China’s youth unemployment rate hit a record in August since publication resumed under a revised calculation last year, adding to a recent string of gloomy economic data.
The NBS announced that China’s overall unemployment rate in August stood at 5.3 per cent — up slightly from 5.2 per cent in July.
The government’s jobless rate for people aged between 16 and 24 reached 18.9 per cent in August — the highest level since the change. This increase marks the latest development in a recent streak of disappointing figures showing strain on the world’s second-largest economy.
The National Bureau of Statistics had paused its monthly publication of youth unemployment figures in June 2023 after the rate soared to more than 21 per cent.
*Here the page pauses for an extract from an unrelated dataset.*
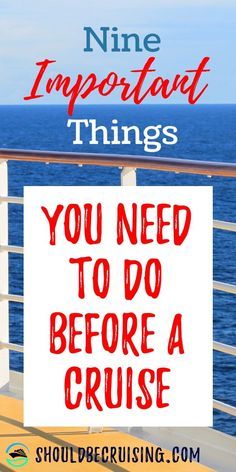 Nine Things You Need to Check Before Your Cruise - Going on a cruise? Maybe you're new to cruising, or it's been a few years since your last cruise vacation. Here are nine things you need to do before you sail. Source by shouldbecruising - Packing List For Cruise, Cruise Travel, Packing Tips For Travel, Cruise Vacation, Travel Advice, Bahamas Cruise, Packing Lists, Vacation Travel, Disney Cruise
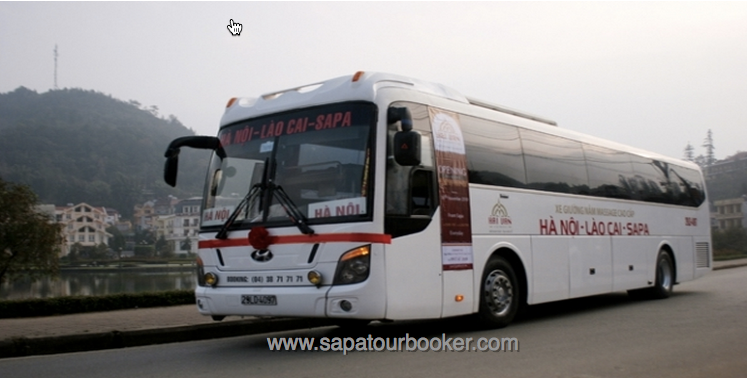 sapa-tour-booker-bus-sapa-viet-bus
When figures resumed for December of that year, the rate dropped by more than six percentage points, though derived from a new methodology that excluded students. The number has fluctuated over the past year as Beijing sought to breathe new life into a struggling economy that has amplified anxieties in the labor market.
Official NBS data showed that factory output and retail sales rose last month at their slowest pace in around a year, authorities said earlier this week.
NBS chief economist Fu Linghui acknowledged “weak” demand in the domestic economy, noting that “some enterprises are facing operational difficulties.” The intensified headwinds come as Beijing confronts a multi-sided battle to ensure stable growth.
A years-long debt crisis in the property sector, persistent sluggishness in domestic spending, and heightened trade tensions with Washington are among the thorny issues facing Chinese leaders.